TASK BRIEF:
Rewrite the material below, replacing "damaged or defective" with "broken or faulty" and leaving everything else unchanged.

EXERCISE MATERIALS:
┌──

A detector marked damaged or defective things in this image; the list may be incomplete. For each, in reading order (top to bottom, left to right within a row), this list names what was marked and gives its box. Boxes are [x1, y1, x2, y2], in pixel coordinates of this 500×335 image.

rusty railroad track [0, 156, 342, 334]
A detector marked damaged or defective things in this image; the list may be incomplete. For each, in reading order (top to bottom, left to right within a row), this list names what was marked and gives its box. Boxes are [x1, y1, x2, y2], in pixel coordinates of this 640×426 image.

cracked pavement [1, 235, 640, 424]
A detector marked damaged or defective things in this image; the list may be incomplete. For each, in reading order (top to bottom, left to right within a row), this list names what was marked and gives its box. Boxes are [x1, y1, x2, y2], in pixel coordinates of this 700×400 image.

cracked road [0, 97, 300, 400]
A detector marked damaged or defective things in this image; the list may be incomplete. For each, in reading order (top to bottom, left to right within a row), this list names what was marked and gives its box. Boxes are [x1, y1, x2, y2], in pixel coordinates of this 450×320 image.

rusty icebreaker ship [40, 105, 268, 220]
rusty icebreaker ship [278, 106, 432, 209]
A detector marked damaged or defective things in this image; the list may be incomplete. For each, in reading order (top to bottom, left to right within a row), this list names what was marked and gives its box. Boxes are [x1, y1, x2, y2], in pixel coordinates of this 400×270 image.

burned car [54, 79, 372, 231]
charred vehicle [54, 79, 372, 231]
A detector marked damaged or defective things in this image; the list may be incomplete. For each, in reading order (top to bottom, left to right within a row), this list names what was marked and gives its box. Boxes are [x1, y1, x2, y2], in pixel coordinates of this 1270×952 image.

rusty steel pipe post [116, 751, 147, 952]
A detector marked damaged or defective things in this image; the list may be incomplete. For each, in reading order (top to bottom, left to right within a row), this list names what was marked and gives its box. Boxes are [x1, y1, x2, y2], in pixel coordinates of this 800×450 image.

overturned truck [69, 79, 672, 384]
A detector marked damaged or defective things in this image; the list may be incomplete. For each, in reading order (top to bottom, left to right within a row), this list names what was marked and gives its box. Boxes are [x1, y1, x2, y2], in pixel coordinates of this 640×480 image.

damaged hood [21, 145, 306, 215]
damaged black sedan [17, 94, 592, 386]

└──

WRITTEN RESPONSE:
A detector marked broken or faulty things in this image; the list may be incomplete. For each, in reading order (top to bottom, left to right within a row), this list names what was marked and gives its box. Boxes are [x1, y1, x2, y2], in pixel coordinates of this 500×335 image.

rusty railroad track [0, 156, 342, 334]
A detector marked broken or faulty things in this image; the list may be incomplete. For each, in reading order (top to bottom, left to right within a row), this list names what was marked and gives its box. Boxes are [x1, y1, x2, y2], in pixel coordinates of this 640×426 image.

cracked pavement [1, 235, 640, 424]
A detector marked broken or faulty things in this image; the list may be incomplete. For each, in reading order (top to bottom, left to right within a row), this list names what was marked and gives its box. Boxes are [x1, y1, x2, y2], in pixel coordinates of this 700×400 image.

cracked road [0, 97, 300, 400]
A detector marked broken or faulty things in this image; the list may be incomplete. For each, in reading order (top to bottom, left to right within a row), this list names what was marked and gives its box. Boxes are [x1, y1, x2, y2], in pixel coordinates of this 450×320 image.

rusty icebreaker ship [40, 105, 268, 220]
rusty icebreaker ship [278, 106, 432, 209]
A detector marked broken or faulty things in this image; the list may be incomplete. For each, in reading order (top to bottom, left to right within a row), this list names what was marked and gives its box. Boxes are [x1, y1, x2, y2], in pixel coordinates of this 400×270 image.

burned car [54, 79, 372, 231]
charred vehicle [54, 79, 372, 231]
A detector marked broken or faulty things in this image; the list may be incomplete. For each, in reading order (top to bottom, left to right within a row), this list names what was marked and gives its box. Boxes are [x1, y1, x2, y2], in pixel coordinates of this 1270×952 image.

rusty steel pipe post [116, 751, 147, 952]
A detector marked broken or faulty things in this image; the list may be incomplete. For each, in reading order (top to bottom, left to right within a row), this list names what was marked and gives its box. Boxes are [x1, y1, x2, y2], in pixel coordinates of this 800×450 image.

overturned truck [69, 79, 672, 384]
A detector marked broken or faulty things in this image; the list may be incomplete. For each, in reading order (top to bottom, left to right within a row), this list names what was marked and gives its box. Boxes are [x1, y1, x2, y2], in pixel coordinates of this 640×480 image.

damaged hood [21, 145, 306, 215]
damaged black sedan [17, 94, 592, 386]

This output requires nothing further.